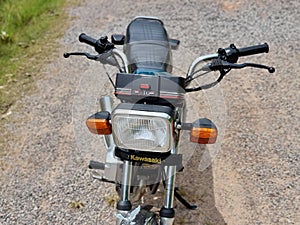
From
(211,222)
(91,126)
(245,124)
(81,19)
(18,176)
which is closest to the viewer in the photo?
(91,126)

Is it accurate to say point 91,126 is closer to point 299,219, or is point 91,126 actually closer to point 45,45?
point 299,219

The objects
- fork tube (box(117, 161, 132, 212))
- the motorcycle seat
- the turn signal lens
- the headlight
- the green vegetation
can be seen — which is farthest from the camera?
the green vegetation

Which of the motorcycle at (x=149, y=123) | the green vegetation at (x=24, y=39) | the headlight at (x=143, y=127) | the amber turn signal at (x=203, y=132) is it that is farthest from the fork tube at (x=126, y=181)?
the green vegetation at (x=24, y=39)

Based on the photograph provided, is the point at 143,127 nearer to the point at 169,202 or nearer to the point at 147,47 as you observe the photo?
the point at 169,202

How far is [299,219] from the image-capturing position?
11.7ft

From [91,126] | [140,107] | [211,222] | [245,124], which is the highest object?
[140,107]

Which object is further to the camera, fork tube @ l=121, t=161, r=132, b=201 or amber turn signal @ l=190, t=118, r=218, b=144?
fork tube @ l=121, t=161, r=132, b=201

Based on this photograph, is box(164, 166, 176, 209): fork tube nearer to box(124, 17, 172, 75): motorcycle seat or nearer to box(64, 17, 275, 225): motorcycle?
box(64, 17, 275, 225): motorcycle

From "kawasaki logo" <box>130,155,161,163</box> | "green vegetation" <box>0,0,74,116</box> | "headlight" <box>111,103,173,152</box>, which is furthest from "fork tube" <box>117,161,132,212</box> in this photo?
"green vegetation" <box>0,0,74,116</box>

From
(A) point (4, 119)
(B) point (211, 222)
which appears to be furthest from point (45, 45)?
(B) point (211, 222)

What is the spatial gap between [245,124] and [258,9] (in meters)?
2.65

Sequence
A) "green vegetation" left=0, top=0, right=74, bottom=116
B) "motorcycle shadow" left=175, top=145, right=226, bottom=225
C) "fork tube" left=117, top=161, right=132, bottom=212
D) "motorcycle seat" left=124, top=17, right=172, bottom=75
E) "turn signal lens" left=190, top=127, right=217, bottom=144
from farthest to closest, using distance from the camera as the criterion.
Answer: "green vegetation" left=0, top=0, right=74, bottom=116 → "motorcycle shadow" left=175, top=145, right=226, bottom=225 → "motorcycle seat" left=124, top=17, right=172, bottom=75 → "fork tube" left=117, top=161, right=132, bottom=212 → "turn signal lens" left=190, top=127, right=217, bottom=144

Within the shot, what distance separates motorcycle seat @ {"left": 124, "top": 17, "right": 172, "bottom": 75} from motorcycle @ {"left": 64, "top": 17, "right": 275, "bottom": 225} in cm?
1

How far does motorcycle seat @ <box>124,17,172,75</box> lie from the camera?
120 inches
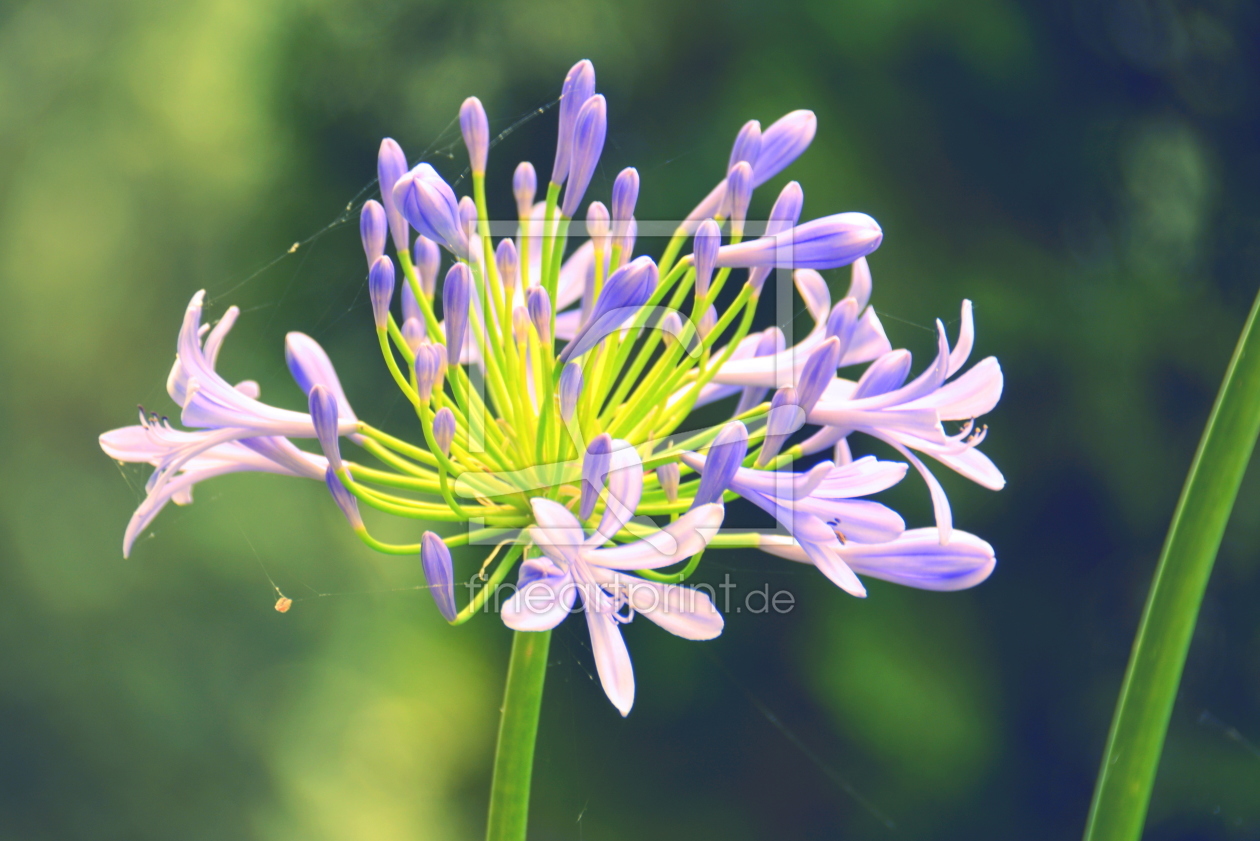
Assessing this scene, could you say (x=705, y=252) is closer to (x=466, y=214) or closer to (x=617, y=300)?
(x=617, y=300)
★ ★ ★ ★ ★
WHAT YOU NEED TO DO
Copy all of the records above word for word, leaving out the pictures.

FULL OUTPUT
From
(211,222)
(91,126)
(245,124)
(81,19)
(18,176)
which is closest to the viewer in the photo?
(91,126)

Is it accurate to say point 91,126 is closer to point 299,219, or is point 91,126 actually closer to point 45,45?
point 299,219

The objects
- fork tube (box(117, 161, 132, 212))
- the motorcycle seat
- the turn signal lens
- the headlight
- the green vegetation
can be seen — which is farthest from the camera?
the green vegetation

Which of the motorcycle at (x=149, y=123) | the green vegetation at (x=24, y=39) | the headlight at (x=143, y=127) | the amber turn signal at (x=203, y=132) is it that is farthest from the fork tube at (x=126, y=181)?
the green vegetation at (x=24, y=39)

Based on the photograph provided, is the point at 143,127 nearer to the point at 169,202 or nearer to the point at 147,47 as you observe the photo?
the point at 169,202

How far is [299,219] from the image-capturing position?
11.7ft

From [91,126] | [140,107] | [211,222] | [245,124], which is the highest object?
[140,107]

Which object is further to the camera, fork tube @ l=121, t=161, r=132, b=201 or amber turn signal @ l=190, t=118, r=218, b=144?
fork tube @ l=121, t=161, r=132, b=201

Based on this photograph, is box(164, 166, 176, 209): fork tube nearer to box(124, 17, 172, 75): motorcycle seat or nearer to box(64, 17, 275, 225): motorcycle?
box(64, 17, 275, 225): motorcycle

From "kawasaki logo" <box>130,155,161,163</box> | "green vegetation" <box>0,0,74,116</box> | "headlight" <box>111,103,173,152</box>, which is furthest from "fork tube" <box>117,161,132,212</box> in this photo?
"green vegetation" <box>0,0,74,116</box>

From
(A) point (4, 119)
(B) point (211, 222)
which appears to be furthest from point (45, 45)?
(B) point (211, 222)

What is the spatial gap between [245,124] and [258,9] (in meters)?
2.65

Sequence
A) "green vegetation" left=0, top=0, right=74, bottom=116
B) "motorcycle shadow" left=175, top=145, right=226, bottom=225
C) "fork tube" left=117, top=161, right=132, bottom=212
D) "motorcycle seat" left=124, top=17, right=172, bottom=75
E) "turn signal lens" left=190, top=127, right=217, bottom=144
from farthest to closest, using distance from the camera as the criterion.
Answer: "green vegetation" left=0, top=0, right=74, bottom=116 → "motorcycle shadow" left=175, top=145, right=226, bottom=225 → "motorcycle seat" left=124, top=17, right=172, bottom=75 → "fork tube" left=117, top=161, right=132, bottom=212 → "turn signal lens" left=190, top=127, right=217, bottom=144

Within the shot, what distance separates motorcycle seat @ {"left": 124, "top": 17, "right": 172, "bottom": 75} from motorcycle @ {"left": 64, "top": 17, "right": 275, "bottom": 225} in cm?
1

How far does motorcycle seat @ <box>124,17,172,75</box> lie from the camera?
120 inches
Assessing this scene, could you say (x=705, y=252) is closer to (x=466, y=214) or closer to (x=617, y=300)?
(x=617, y=300)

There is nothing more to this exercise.